Each age has left its traces on Evora. It was the Celts, who called it Ebora and the Romans gave it its most famous landmark, the Temple of Diana. Dates from the 2nd century, is one of the Iberian Peninsula's best kept Roman monuments, held on a 3m (10ft)-high stone platform, with 14 of the original 18 granite Corinthian columns still standing. The whitewashed houses, arches, and twisting alleyways characteristic of the city reflect the Moorish presence.
The main square, Praça do Giraldo, is the best place to start a visit. It was a execution
ground during the Inquisition, but is now filled with shops and cafes, surrounded by attractive town houses with wrought iron balconies. A fountain built in 1571 for the Renaissance Santo Antao church dominates one end of the spacious square.

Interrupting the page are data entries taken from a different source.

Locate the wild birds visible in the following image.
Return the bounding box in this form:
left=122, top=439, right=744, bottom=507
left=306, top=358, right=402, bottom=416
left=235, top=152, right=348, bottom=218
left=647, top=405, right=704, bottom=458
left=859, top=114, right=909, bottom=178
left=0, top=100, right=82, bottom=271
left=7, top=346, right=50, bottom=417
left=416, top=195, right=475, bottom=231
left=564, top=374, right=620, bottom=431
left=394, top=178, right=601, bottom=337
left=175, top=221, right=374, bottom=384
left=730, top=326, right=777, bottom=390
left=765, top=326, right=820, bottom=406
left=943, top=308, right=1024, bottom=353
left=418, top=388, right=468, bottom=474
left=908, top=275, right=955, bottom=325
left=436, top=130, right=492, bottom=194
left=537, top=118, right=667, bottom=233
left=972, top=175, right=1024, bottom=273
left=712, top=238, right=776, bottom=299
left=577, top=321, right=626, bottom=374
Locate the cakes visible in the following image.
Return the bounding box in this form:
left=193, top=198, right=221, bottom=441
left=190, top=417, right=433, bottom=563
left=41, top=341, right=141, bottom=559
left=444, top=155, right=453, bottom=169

From there, the pedestrian Rua 5 de Outubro (lined with souvenir shops) leads to the Roman temple and Loios Convent. The monastery is now a beautiful pousada but anyone can visit its Gothic church founded in 1485.
The towers of the Sé (Cathedral), built in 1186 (and where the flags of Vasco da Gama's ships were blessed for his trip to India), from here. It is a mixture of Romanesque and Gothic, and on the portal are 14th century carved Apostles. The Gothic interior is one of the longest beech found in a cathedral in the country, measuring 70m (230ft), and has a large Renaissance organ, thought to be the oldest in Europe.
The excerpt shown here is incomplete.